■ Work required ■
Quote word for word the lines of the data below, starting at the line containing "Finished living room" and running through the line containing "A military convoy manoeuvres inside Gaza", with both of those lines included. Omit the pictures from your answer.

Start of Data provided

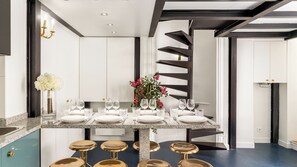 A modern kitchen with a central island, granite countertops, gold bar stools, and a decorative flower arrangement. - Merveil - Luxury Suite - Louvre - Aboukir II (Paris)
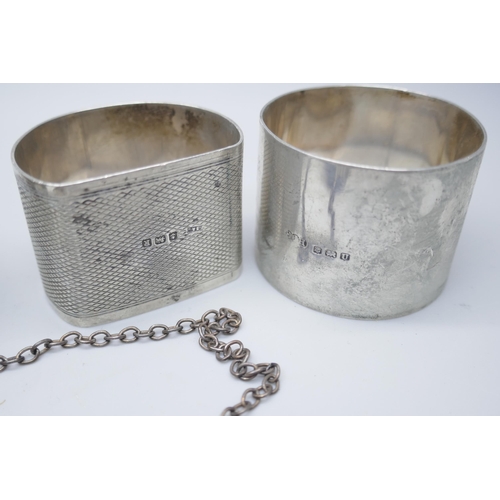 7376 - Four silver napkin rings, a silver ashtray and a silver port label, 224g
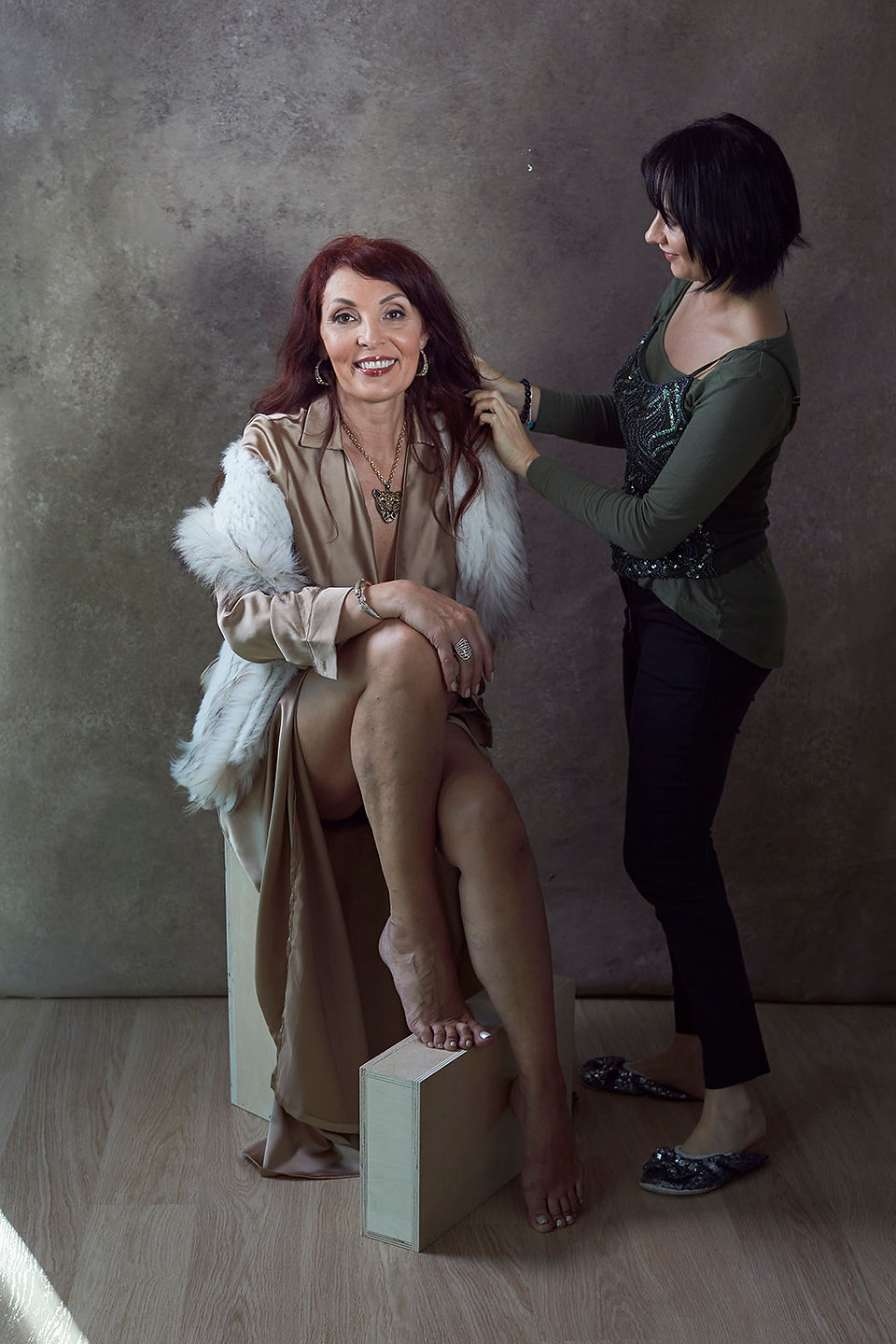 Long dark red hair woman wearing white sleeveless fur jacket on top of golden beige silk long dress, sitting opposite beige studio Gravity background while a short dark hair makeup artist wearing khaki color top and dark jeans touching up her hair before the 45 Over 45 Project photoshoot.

End of Data provided
Start of Data provided

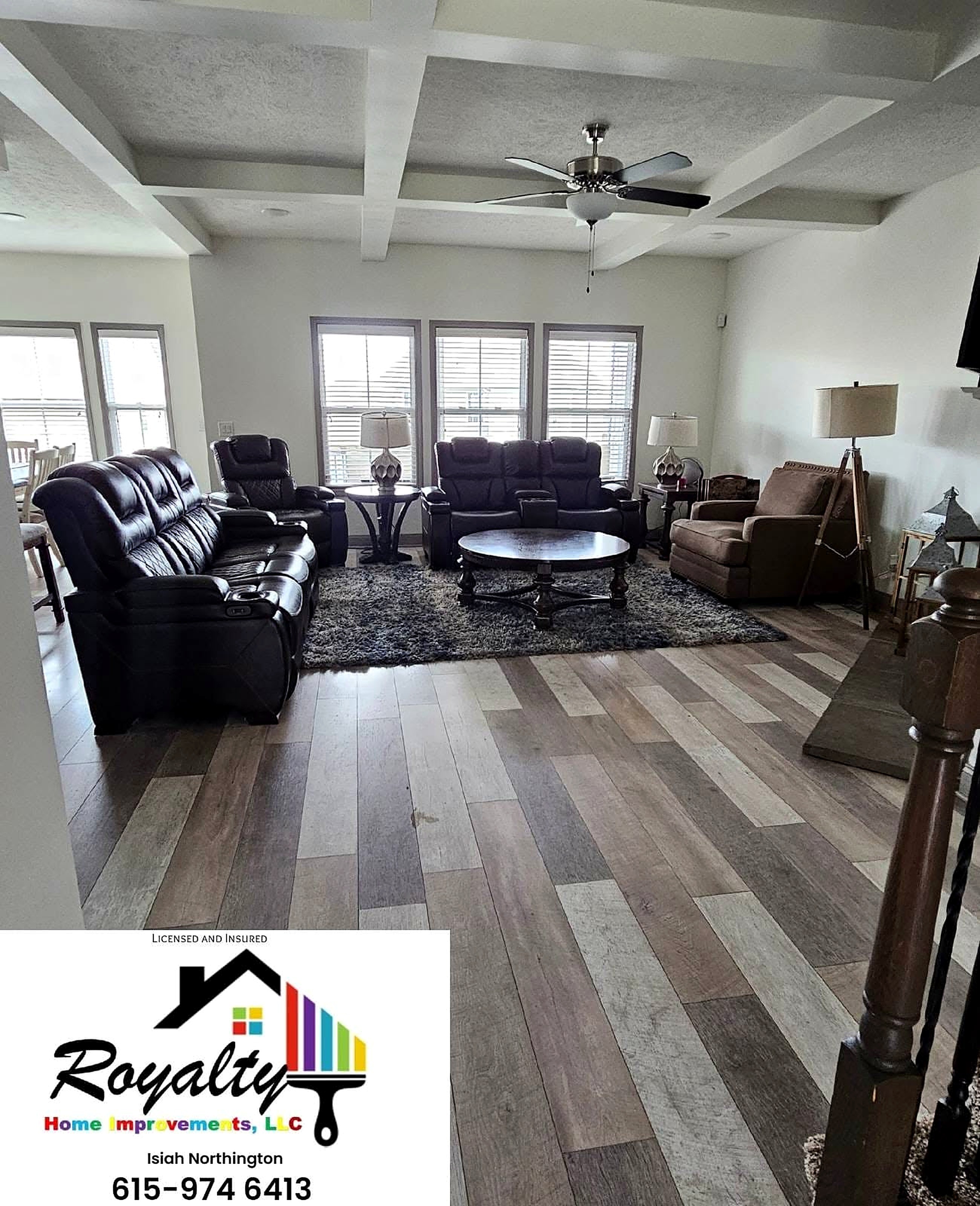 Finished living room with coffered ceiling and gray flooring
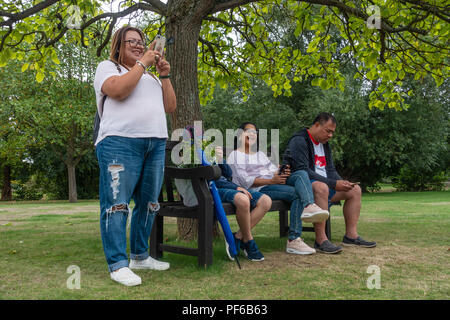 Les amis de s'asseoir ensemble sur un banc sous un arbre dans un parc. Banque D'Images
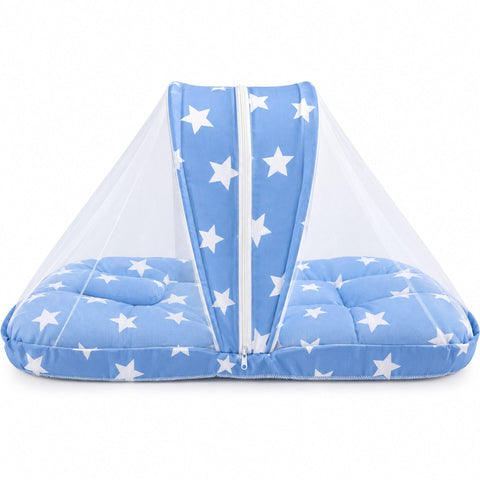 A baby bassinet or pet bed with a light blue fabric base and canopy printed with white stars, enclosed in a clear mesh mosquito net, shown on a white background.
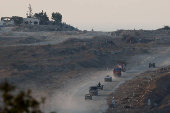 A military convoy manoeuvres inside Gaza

End of Data provided
Start of Data provided

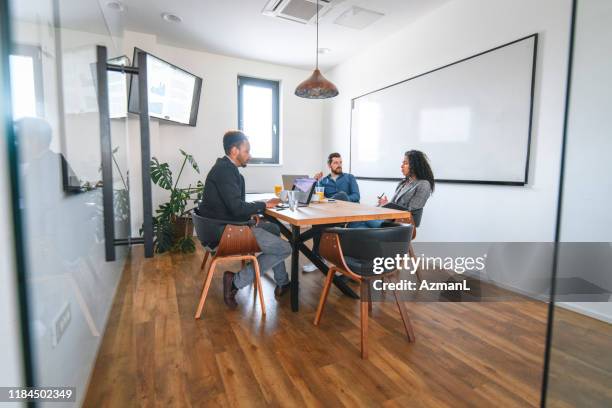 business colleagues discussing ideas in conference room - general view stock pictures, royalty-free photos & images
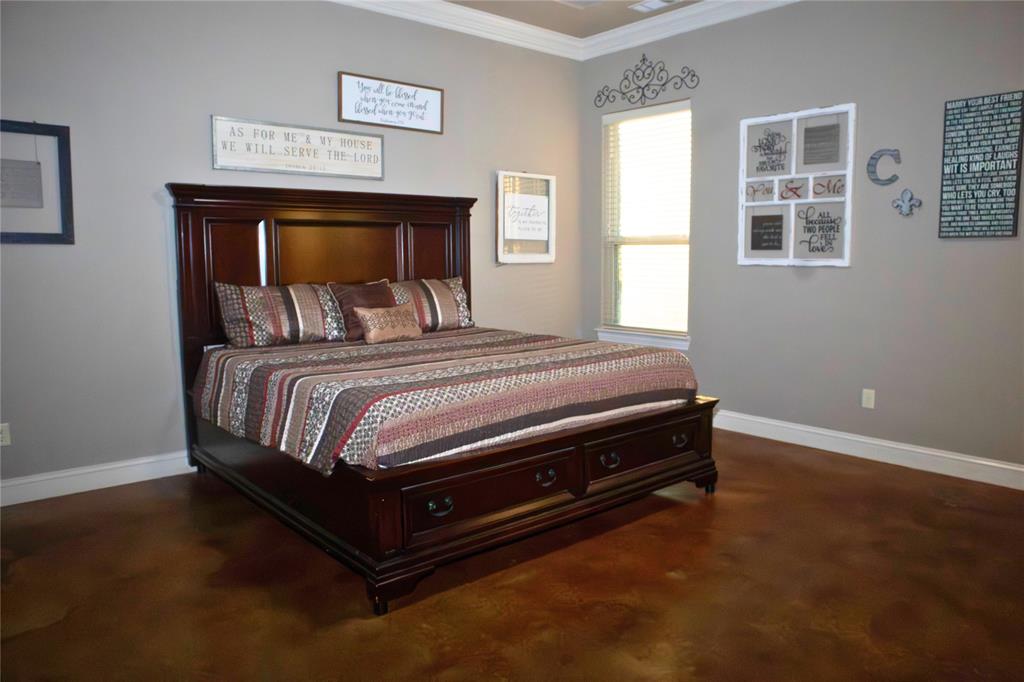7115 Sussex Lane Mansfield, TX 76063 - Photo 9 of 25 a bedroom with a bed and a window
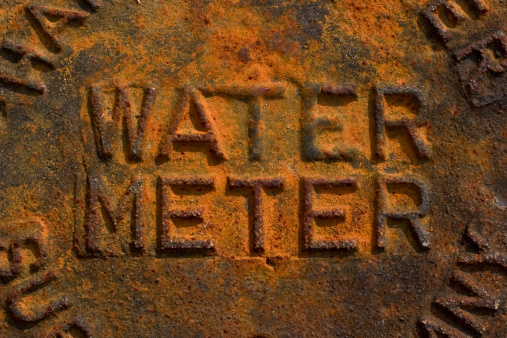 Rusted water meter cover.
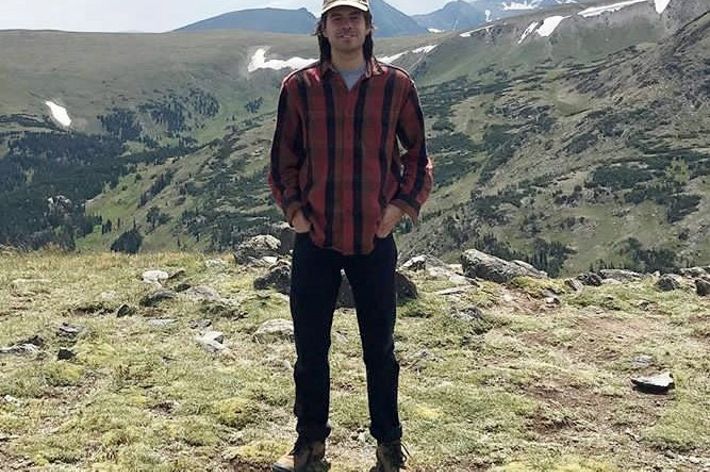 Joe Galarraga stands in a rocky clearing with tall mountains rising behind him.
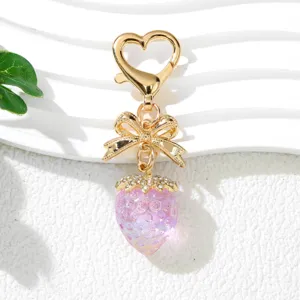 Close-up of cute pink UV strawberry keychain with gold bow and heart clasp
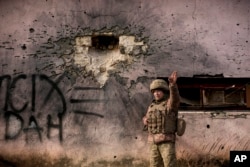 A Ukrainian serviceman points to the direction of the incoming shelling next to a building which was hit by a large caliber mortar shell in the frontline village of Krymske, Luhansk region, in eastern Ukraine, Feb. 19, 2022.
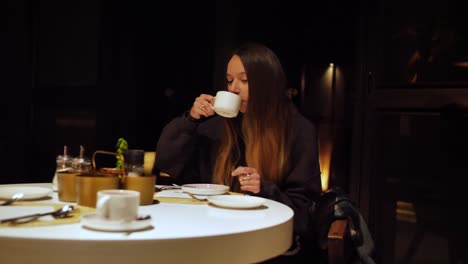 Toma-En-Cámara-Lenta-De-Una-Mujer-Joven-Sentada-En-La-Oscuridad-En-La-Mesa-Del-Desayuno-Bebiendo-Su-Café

End of Data provided

■ Response for this exercise ■
 Finished living room with coffered ceiling and gray flooring
 Les amis de s'asseoir ensemble sur un banc sous un arbre dans un parc. Banque D'Images
 A baby bassinet or pet bed with a light blue fabric base and canopy printed with white stars, enclosed in a clear mesh mosquito net, shown on a white background.
 A military convoy manoeuvres inside Gaza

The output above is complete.